As the Washington Post points out, the White House’s statement bucked a bipartisan trend of specifically recognizing the millions of European Jews killed in the genocide.

During Monday’s press briefing, Press Secretary Sean Spicer insisted that actually, the statement on International Holocaust Remembrance Day–which memorialized the “innocent people” murdered by the Nazis–was good, and that people are praising it.

“I think by and large [Trump]’s been praised for it,” Spicer said of the statement.

Hmm. Really?

The statement was roundly criticized by Jewish organizations.
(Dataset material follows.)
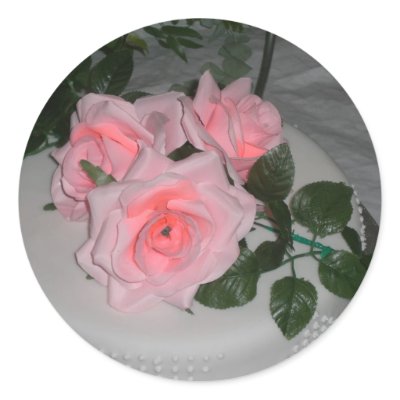 Thank you Wedding Cake Sticker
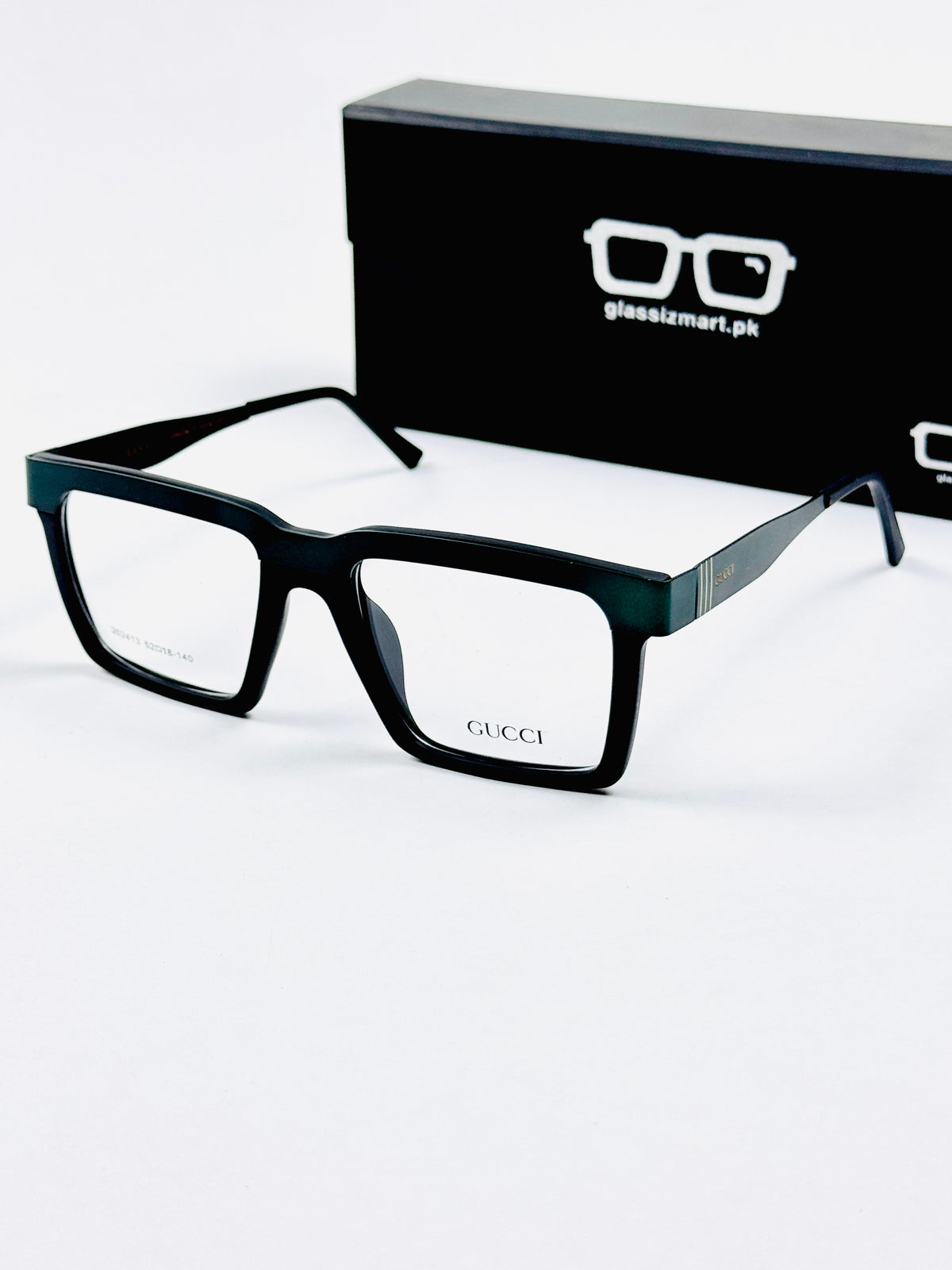 Gucci – 202413 – 52 - Black Green – Metal - Acetate  – Optics - Unisex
On Twitter, Jonathan Greenblatt, chief executive of the Anti-Defamation League, called the comments “puzzling and troubling.” AJC Global, a Jewish advocacy group, called out Spicer specifically for referring to fallout around the statement as “pathetic.” On Sunday, Sen. Tim Kaine put it more bluntly, saying, “This is what Holocaust denial is.”

“The president went out of his way to recognize the Holocaust and the suffering that went through it, and the people that were affected by it, and the loss of life, and to make sure America never forgets what so many people went through, whether they were Jews, gypsies, gays, disability, priests,” Spicer inexplicably continued.

That line of defense–that Trump really went out of his way to think to think about the Holocaust, so lay off already–came after the administration deployed chief of staff Reince Priebus to defend the erasure of six million Jews on the Sunday news shows.

“Everyone’s suffering in the Holocaust including obviously all of the Jewish people affected and miserable genocide that occurs— it’s something that we consider to be extraordinarily sad,” Priebus said, as quoted by The New York Times. “I don’t regret the words.”